第8話 話を聞かせてもらおうじゃないか


『クロスさん! クロスさん! 正気に戻ってください! これは現実です!』


「げ……んじつ……お、俺は女になってしまったのか? あ! 俺、裸だった! コア! コア! 何でもいい! 何か着る物出してくれ!」


 現実と言われて、客観的に見ることができたクロスは、やっと自分が服を着ていないことに気が付いて慌て出す。現代人なら当然の感覚だ。

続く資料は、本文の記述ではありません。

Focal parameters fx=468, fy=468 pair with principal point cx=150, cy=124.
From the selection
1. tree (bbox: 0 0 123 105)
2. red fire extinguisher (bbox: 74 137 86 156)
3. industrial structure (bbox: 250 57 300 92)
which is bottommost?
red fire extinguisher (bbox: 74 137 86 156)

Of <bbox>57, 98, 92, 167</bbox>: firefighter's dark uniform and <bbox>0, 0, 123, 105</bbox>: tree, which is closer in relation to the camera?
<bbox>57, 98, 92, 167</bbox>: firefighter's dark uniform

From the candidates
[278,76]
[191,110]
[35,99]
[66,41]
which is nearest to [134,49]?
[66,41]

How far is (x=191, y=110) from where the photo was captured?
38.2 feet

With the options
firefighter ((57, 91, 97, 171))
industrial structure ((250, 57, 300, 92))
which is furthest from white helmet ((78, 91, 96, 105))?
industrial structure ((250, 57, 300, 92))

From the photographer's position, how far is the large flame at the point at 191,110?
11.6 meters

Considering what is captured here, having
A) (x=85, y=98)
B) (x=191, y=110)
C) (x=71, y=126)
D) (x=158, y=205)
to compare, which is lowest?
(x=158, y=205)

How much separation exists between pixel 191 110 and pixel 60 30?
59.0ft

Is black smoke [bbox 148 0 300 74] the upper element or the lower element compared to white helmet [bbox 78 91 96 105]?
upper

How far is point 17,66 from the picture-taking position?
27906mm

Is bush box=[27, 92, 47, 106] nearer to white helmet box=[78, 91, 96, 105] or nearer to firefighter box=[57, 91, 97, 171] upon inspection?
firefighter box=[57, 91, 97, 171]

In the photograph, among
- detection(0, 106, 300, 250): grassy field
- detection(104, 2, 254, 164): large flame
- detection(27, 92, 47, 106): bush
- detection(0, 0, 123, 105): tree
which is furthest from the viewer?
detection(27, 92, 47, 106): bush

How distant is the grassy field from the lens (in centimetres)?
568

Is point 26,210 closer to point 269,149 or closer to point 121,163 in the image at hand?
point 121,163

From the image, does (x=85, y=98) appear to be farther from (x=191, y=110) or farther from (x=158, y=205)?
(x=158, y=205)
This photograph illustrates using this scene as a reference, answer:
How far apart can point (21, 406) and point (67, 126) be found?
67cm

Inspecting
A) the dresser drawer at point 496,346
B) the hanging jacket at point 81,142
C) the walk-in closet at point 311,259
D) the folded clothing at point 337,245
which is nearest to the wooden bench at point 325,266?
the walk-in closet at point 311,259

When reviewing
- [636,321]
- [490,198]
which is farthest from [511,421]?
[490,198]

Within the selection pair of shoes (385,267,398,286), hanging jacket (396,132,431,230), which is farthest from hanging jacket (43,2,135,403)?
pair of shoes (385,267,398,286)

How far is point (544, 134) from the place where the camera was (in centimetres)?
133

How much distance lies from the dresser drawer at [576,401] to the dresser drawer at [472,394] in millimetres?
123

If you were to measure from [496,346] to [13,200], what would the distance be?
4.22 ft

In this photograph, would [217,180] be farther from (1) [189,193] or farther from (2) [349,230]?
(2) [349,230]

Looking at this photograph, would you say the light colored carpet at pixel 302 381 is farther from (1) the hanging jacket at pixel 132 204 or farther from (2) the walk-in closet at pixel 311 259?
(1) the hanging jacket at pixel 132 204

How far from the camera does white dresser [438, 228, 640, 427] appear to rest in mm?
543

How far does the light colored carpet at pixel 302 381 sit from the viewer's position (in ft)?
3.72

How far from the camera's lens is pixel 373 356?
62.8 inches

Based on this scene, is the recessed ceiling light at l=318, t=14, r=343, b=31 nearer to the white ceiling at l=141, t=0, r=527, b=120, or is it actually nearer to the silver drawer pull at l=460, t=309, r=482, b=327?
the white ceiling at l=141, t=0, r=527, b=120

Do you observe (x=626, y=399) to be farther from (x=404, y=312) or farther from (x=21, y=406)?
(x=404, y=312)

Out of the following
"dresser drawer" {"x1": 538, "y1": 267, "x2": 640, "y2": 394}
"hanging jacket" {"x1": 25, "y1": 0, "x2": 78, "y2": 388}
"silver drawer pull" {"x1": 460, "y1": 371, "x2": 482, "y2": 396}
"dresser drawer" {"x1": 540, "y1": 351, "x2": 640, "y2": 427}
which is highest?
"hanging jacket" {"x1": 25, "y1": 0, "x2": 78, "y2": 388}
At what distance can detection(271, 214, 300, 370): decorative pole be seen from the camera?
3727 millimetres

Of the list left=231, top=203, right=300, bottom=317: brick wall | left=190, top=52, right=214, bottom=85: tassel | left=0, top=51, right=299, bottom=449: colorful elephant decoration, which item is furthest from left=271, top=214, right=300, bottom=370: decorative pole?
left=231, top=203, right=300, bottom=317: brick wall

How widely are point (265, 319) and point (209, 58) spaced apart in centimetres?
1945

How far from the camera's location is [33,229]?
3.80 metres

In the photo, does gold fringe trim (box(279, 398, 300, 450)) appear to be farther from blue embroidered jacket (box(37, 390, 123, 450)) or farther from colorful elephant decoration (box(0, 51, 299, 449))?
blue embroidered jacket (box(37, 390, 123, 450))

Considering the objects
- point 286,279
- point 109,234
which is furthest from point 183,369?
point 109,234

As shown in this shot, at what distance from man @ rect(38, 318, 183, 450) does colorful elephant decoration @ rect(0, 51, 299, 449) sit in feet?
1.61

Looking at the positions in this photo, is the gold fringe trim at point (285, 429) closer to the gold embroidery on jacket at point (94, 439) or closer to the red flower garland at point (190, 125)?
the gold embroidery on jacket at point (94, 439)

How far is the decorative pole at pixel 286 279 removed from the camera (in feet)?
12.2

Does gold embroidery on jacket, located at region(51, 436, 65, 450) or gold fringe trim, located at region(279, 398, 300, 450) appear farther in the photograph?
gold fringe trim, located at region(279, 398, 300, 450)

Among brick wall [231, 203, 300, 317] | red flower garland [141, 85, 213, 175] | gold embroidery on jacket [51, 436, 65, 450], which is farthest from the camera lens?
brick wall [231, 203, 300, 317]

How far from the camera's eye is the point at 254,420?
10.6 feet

『だ、大丈夫です! 見えてません! この通信は音声だけです!』


「そ、そうなのか? あ、いや、取り乱しました。すみませんでした」


『いえ、こちらのほうこそ。予想はできましたが、言葉で説明するよりも手っ取り早さを選択した結果です。申し訳ありません。それでクロスさん、もう落ち着きましたか?』


「あー、もうちょっと時間をください。やっぱり裸は落ち着かないです」


『あ、はい。どうぞ』


「コア、そういうわけで服をくれ」


『でざいん、ヒンシツハ ドウイタシマスカ?』


「日本の物は創れるのか?」


『ハイ、ますたーノ チシキガ いんぷっと サレテイマスノデ カノウデス』


「じゃ、普通のジャージ上下でいいや。パンツは……男物のビキニで。靴はとりあえずサンダルでいいか。デザインも普通の、地味なのでいいからな」


 クロスはゴージャスな姿見を見ながらダンジョンコアに念押しした。


『ハイ、ワカリマシタ』


 ダンジョンコアが返事をすると先ほど見た魔法陣が現れ、注文の品が届く。


「ネット通販より便利だな。あ、地べたに直接か……コア、それからソファーとローテーブルも頼む。地味でいいからな」


 クロスは地面に置かれたジャージを拾い、それに着替える。顔が顔なので似合わないことこの上ない。いっそ虎の毛皮のほうがよかったかと思うほどだ。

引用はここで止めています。